A situação se agravou após a divulgação de uma postagem de um colaborador da Sustenidos em rede social, na qual ele teria manifestado apoio ao assassinato do influenciador conservador Charlie Kirk, ocorrido nos Estados Unidos. De acordo com o prefeito, a Prefeitura solicitou a demissão do funcionário, mas a organização recusou. “Se ela pactua com violência, não serve para prestar serviço à cidade. Incentivar violência é algo que repudiamos veementemente”, afirmou.
A Sustenidos terá 15 dias para apresentar defesa, mas o descredenciamento é considerado certo pela gestão municipal. Enquanto uma nova licitação não é concluída, a Prefeitura deve adotar um contrato emergencial para garantir a continuidade das atividades no Teatro Municipal.
“Vamos trazer uma entidade séria, que respeite a vida, a paz e a cultura”, disse o prefeito, ressaltando que a futura seleção passará por uma análise rigorosa da qualidade artística e da conduta dos colaboradores.
Confira a nota oficial da Sustenidos sobre o caso
Há poucos dias, a Sustenidos recebeu notificações da Fundação Theatro Municipal de São Paulo solicitando e depois determinando a demissão de um membro de sua equipe, devido ao compartilhamento de um vídeo no perfil pessoal dele a respeito do assassinato do ativista político norteamericano Charlie Kirk.
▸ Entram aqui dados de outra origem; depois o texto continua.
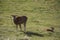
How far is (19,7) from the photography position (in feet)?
74.8

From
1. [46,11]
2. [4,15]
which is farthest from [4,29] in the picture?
[46,11]

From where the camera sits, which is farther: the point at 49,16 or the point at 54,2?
the point at 54,2

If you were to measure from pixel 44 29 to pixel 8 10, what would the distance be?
654cm

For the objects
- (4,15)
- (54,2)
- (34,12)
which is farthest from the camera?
(54,2)

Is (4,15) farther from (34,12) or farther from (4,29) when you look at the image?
(4,29)

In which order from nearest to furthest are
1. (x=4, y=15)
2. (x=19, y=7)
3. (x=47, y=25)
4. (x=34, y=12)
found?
(x=47, y=25), (x=4, y=15), (x=34, y=12), (x=19, y=7)

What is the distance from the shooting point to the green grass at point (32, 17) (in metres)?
14.1

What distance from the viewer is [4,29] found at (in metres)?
14.9

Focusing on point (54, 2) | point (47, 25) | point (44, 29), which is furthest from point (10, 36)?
point (54, 2)

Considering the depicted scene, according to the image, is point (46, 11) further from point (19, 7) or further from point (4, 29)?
point (4, 29)

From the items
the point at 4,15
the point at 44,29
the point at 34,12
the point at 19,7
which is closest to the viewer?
the point at 44,29

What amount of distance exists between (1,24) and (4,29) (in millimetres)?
1740

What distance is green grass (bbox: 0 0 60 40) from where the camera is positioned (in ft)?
46.1

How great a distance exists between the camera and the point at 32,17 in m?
19.4
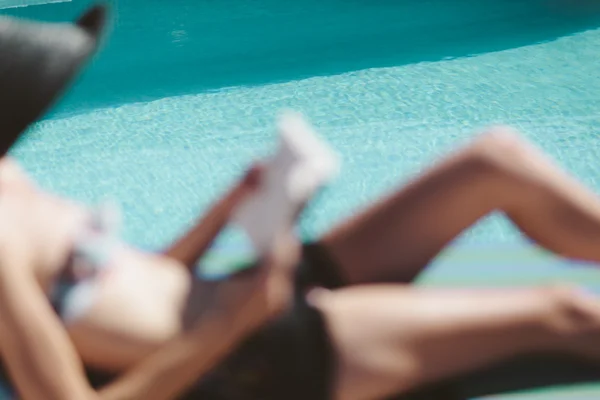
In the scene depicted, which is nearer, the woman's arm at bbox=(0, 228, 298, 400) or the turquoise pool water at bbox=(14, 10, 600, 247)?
the woman's arm at bbox=(0, 228, 298, 400)

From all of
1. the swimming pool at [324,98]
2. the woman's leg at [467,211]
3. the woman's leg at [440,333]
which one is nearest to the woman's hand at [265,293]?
the woman's leg at [440,333]

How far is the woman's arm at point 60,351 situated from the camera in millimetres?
926

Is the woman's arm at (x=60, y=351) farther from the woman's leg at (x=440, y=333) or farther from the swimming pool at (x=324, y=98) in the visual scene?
the swimming pool at (x=324, y=98)

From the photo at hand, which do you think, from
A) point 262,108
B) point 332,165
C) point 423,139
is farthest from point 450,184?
point 262,108

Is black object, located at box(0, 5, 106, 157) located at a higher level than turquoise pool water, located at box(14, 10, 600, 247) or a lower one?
higher

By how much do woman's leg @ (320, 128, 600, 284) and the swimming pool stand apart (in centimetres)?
49

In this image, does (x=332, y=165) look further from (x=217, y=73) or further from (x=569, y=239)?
(x=217, y=73)

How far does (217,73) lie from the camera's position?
11.1 feet

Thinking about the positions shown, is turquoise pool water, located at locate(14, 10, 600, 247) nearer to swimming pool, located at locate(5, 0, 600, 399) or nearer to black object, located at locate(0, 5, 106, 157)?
swimming pool, located at locate(5, 0, 600, 399)

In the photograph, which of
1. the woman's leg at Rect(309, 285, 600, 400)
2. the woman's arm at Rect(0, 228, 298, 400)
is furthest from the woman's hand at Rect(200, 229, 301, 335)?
the woman's leg at Rect(309, 285, 600, 400)

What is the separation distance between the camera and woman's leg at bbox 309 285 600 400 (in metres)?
1.05

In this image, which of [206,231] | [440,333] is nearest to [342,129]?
[206,231]

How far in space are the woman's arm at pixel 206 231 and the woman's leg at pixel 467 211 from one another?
18 cm

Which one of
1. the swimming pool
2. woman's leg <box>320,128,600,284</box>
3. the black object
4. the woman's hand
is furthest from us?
the swimming pool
Apesar de nossa total discordância com o conteúdo do post, é importante ressaltar que o funcionário não compartilhou postagem em nome da Sustenidos ou do Theatro, nem teria prerrogativa de fazê-lo, já que não ocupa cargo de direção e nem é porta-voz da entidade.
As comunicações da Fundação logo foram respondidas por meio de ofícios. A situação não comporta julgamento e decisão no ritmo das redes sociais. Assim que a primeira comunicação da Fundação chegou ao nosso escritório, afastamos o colaborador de suas funções e encomendamos um parecer jurídico ao Rubens Naves Santos Jr Advogados, renomado escritório da área do Direito Público. Com o parecer em mãos, seguimos sua recomendação e abrimos um procedimento no Comitê de Ética e Conduta da Sustenidos para apurar o caso em toda sua complexidade, de forma a possibilitar a análise de riscos, garantir o devido processo, o contraditório e a ampla defesa. Em momento algum ficamos inertes.
Logo na sequência, a Sustenidos foi surpreendida com notícias na imprensa que divulgaram a intenção da Prefeitura de rescindir o contrato de gestão do Complexo Rua Líbero Badaró, 293 – Cj 23A, Centro Histórico São Paulo – SP / Brasil / 01009-000 Theatro Municipal de São Paulo, alegando que não atendemos à demanda de demissão do colaborador. Num segundo momento, jornais trouxeram a informação de que a rescisão se daria por conta de pendências da Sustenidos com o Tribunal de Contas do Município, fazendo parecer que há alguma questão administrativa relevante, o que não é verdade. O que tramita no TCM é um questionamento à própria Prefeitura de São Paulo devido ao processo licitatório, feita por uma organização que perdeu a concorrência do Theatro Municipal. Não há questionamento sobre a lisura da gestão da Sustenidos!
A Sustenidos é uma organização apartidária da sociedade civil, com quase trinta anos de atuação junto às políticas públicas de Cultura. Nossos compromissos são com a gestão transparente e eficiente de nossos projetos, com a promoção da cultura, com a transparência e com a democracia. Compreendemos que o caso gerou uma discussão político-partidária, mas ela deve ser feita por entes políticos nas esferas adequadas – e não por nós.